I read with sadness but no great surprise that four out of 10 senior associates would not choose to become a lawyer again, according to The Lawyer’s Salary Survey 2016. The high stress, long hours, culture of working in a traditional firm is quite clearly not something enjoyed by 40% of the senior lawyers questioned. My guess is the number of lawyers who regret the career choice is actually much higher.
Which is why perhaps “agile working” are the buzz words of the moment within the legal industry, with a number of firms now allowing their staff members to work from home, in most cases for a limited period of time each month.
It is without question a good first step within the traditional legal market towards a better way of working for lawyers. Anything that helps ease the intense pressure felt by those working in law firms should be welcomed. But be under no illusions, being given the option to work from home a set number of days does not agile working make. This is introducing an element of flexibility, nothing more.
So why are law firms doing it and can this added flexibility ever evolve into true agile working?
Preventing an exodus of staff is what is driving these new initiatives. All law firms know that attracting and then retaining the brightest and best lawyers is possibly the greatest challenge they face. And across the working landscape things are changing, employees now expect more: a life that offers greater rewards, and not just financial ones. Work-life balance is a very real expectation, and that expectation will only grow as the millennials and those that follow gain traction within the workplace.
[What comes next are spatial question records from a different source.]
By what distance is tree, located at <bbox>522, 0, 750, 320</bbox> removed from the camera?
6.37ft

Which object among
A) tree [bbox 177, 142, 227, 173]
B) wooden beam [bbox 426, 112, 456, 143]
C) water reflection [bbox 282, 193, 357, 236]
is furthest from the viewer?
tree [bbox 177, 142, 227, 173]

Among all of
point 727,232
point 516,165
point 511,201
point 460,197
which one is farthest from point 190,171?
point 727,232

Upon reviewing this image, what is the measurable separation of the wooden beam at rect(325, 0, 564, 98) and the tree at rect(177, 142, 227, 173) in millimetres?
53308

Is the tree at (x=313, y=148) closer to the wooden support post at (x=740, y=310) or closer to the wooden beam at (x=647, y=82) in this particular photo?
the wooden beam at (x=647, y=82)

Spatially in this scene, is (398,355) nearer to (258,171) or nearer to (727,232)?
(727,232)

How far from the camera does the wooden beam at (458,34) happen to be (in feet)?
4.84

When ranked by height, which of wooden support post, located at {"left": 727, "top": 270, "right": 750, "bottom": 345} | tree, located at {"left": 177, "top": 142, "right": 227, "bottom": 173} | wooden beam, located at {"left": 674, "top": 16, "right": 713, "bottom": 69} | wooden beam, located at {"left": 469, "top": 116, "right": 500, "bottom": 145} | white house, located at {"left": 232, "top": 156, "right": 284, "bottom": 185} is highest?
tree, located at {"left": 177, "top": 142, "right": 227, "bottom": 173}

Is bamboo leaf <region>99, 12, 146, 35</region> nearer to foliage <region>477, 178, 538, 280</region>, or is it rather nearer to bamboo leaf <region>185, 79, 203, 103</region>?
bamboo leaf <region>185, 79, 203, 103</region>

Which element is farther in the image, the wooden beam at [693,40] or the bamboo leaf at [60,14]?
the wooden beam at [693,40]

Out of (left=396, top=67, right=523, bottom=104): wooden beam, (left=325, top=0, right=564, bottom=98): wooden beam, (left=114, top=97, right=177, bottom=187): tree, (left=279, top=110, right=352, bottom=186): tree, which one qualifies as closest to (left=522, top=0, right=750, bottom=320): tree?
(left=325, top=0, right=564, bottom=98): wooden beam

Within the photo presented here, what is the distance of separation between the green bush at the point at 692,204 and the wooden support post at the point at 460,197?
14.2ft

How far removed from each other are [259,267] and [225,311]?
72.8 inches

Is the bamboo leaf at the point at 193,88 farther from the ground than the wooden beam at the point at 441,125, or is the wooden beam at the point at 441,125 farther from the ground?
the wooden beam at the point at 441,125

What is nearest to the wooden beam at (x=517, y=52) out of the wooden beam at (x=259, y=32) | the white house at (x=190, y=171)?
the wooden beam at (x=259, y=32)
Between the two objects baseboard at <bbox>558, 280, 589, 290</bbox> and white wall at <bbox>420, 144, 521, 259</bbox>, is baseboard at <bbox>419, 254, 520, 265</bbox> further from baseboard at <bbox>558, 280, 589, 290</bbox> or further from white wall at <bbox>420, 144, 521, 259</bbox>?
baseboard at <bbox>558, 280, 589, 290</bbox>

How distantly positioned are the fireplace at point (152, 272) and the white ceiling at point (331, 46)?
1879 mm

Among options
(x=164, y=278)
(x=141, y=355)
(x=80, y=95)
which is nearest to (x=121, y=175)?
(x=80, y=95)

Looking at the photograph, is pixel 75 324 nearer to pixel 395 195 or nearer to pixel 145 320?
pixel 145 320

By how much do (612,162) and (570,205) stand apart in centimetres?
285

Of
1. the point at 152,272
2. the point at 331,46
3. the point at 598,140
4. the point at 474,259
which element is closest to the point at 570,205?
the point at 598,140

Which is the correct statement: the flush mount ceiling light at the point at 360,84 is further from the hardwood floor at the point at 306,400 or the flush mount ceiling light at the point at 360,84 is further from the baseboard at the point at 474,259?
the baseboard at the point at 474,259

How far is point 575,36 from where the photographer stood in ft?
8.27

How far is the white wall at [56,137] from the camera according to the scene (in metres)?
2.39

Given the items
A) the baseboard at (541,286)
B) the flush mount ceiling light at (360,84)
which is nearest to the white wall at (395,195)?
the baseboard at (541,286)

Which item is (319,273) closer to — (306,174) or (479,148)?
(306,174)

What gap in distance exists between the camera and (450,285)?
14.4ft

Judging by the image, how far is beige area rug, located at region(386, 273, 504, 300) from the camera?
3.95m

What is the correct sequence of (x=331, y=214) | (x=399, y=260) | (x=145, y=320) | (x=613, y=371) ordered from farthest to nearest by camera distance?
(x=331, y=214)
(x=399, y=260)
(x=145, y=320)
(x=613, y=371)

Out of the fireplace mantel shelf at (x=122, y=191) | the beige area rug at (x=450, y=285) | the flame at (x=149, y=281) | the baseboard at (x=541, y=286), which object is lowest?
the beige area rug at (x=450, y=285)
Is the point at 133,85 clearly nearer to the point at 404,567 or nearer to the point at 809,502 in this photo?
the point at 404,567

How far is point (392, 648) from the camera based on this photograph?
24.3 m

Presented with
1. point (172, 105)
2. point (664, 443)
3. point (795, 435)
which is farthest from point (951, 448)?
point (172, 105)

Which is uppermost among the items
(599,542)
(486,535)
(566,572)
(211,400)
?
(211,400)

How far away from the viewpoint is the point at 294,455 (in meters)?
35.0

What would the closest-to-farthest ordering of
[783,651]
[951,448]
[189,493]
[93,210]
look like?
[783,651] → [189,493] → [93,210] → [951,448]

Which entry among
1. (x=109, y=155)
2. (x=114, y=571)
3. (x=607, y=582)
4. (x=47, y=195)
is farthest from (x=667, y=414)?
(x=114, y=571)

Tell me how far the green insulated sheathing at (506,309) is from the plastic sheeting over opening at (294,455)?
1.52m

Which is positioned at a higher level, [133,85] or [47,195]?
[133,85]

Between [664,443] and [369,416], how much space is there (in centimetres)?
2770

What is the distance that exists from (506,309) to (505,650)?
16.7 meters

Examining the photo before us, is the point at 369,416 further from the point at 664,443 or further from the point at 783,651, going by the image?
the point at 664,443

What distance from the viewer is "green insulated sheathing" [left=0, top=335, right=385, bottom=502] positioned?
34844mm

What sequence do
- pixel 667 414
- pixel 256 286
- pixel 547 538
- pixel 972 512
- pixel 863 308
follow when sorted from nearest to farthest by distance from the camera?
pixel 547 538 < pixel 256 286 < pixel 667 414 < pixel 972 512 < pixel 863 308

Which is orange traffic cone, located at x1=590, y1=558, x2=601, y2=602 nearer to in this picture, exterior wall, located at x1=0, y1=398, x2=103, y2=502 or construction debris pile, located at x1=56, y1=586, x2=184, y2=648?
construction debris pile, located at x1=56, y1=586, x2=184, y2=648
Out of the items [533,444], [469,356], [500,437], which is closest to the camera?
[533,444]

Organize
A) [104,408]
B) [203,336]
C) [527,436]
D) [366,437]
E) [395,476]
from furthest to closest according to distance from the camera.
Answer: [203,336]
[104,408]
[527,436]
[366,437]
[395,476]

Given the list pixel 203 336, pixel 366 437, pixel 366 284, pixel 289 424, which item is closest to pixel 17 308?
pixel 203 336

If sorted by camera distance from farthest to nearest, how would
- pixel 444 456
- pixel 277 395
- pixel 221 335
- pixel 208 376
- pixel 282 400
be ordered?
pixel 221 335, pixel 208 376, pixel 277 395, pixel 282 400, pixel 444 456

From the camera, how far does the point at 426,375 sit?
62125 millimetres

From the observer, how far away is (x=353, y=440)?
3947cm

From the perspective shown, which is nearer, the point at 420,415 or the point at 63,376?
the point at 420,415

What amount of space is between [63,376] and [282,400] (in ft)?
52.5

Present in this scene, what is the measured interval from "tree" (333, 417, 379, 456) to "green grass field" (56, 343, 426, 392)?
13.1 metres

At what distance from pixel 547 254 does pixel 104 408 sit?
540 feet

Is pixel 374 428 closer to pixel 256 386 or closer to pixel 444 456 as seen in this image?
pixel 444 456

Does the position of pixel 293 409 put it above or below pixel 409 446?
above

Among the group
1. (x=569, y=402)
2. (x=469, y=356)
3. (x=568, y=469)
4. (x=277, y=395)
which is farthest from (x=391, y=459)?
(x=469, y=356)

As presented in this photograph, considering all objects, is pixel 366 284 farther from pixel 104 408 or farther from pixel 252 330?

More and more lawyers are leaving traditional practices for consultancy roles – more on that later – and traditional firms are having to adapt in order to hold on to their lawyers.
Agility implies freedom, but these schemes aren’t really promoting that. You can work at home one day a week.” “You can work from home one day a fortnight.” Just two of the offers I have heard made to staff at top 100 firms. Well let me ask you this, if a firm really believed in the idea, why limit it at all? If firms really thought their lawyers could still deliver outside the office environment, why not let the lawyers decide how many days they spend at home? Afterall, isn’t it just a numbers game? If you are still billing at the same level, why does it matter where you are?
The answer is, I’m afraid, a practical one. Traditional law firms know they can’t fully embrace agile working because they face a major issue: their structure. The way a traditional law firm works means it simply wouldn’t be viable in most cases for a lawyer to work remotely for any extended period of time. Anyone in senior positions is likely to be directly managing a number of staff including secretaries and paralegals. How can they do that from their home office?
Developments in technology will certainly help address this issue, but traditional firms will still need to fundamentally shift how law services are delivered if they are to allow their lawyers to have true agility. Lawyers need to be freed up to focus on their clients with others worrying about managing the support team. Which, by the way, is how Setfords works.
I believe if you truly want to be an agile worker you must be able to take control of your own career and that means working to your agenda, not someone else’s. I’m not just talking about dictating your own hours or where you work either, I’m talking about having control over your billing. We don’t have targets at Setfords because we honestly believe our lawyers know best about how to deliver the best service to their clients. We don’t want them worrying about our bottom line. We want them worrying about the people who are paying them for a legal service. We are smart enough to realise that if you deliver for your clients, not only are you more likely to get repeat business, those same clients are more likely to recommend you to others. That’s how you grow a truly successful business.
Agile working isn’t about the number of days you are allowed to spend at home – it’s so much more than that. 40% of lawyers surveyed said they would have chosen another career. In other words they regret their decision. My guess is none of those surveyed worked as consultant lawyers. Their only regret, is that they didn’t do it sooner.